I knew I was an anomaly in my orientation group at my university. My new friends hailed from schools called College Prep or American Heritage, their pathways to matriculating at an elite college carefully micromanaged since their inductions into exclusive preschools. My two college best friends had attended private institutions since birth, and my old roommate graduated with a class of twenty.
I began public high school in 2001 as one among 730 freshmen. I graduated with around 520 students, a generous portion dropping out during freshmen and sophomore year. Many of my college classmates may have spent their adolescent years in a one building haven they took standardized tests to gain admission into, clad in legacy sweatshirts from their parents’ alma maters. My typical path to homeroom involved navigating around security guards. It was not uncommon to see some of my female classmates sporting mommy-to-be shirts or police cars arriving on campus to arrest fighting students.
My high school was practically a microcosm of America, composed of people from different economic and racial backgrounds, people of all faiths and abilities. Some of my classmates eventually were accepted into doctorate programs or drafted into professional sports leagues. But there were too many who became parents in their teen years, entered rehab, and took up minimum wage jobs as their career, shelving their dreams at all too young an age. Unfortunately, it seemed like my school catered to this majority, people who entered associate degree or technical programs after high school.

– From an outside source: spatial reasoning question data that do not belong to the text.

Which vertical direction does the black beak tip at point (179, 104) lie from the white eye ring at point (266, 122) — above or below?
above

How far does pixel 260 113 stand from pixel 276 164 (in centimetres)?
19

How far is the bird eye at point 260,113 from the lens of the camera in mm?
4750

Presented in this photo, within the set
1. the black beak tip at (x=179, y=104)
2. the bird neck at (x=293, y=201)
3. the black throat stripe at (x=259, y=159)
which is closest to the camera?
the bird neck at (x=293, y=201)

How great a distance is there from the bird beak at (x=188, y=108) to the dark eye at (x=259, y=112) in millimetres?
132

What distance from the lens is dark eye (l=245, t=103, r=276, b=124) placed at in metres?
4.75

I agree that some education is better than none, but it seemed as if the school did not know how to adequately assist the minority of successful students. My guidance counselor had not even heard of my two top choices for college, which were among the best universities in the country. My college search and application process was a solo endeavor, my letters of recommendation generic templates with one teacher ascribing me with the wrong gender. Each teacher and counselor had countless numbers of students to attend to. It was sink-or-swim.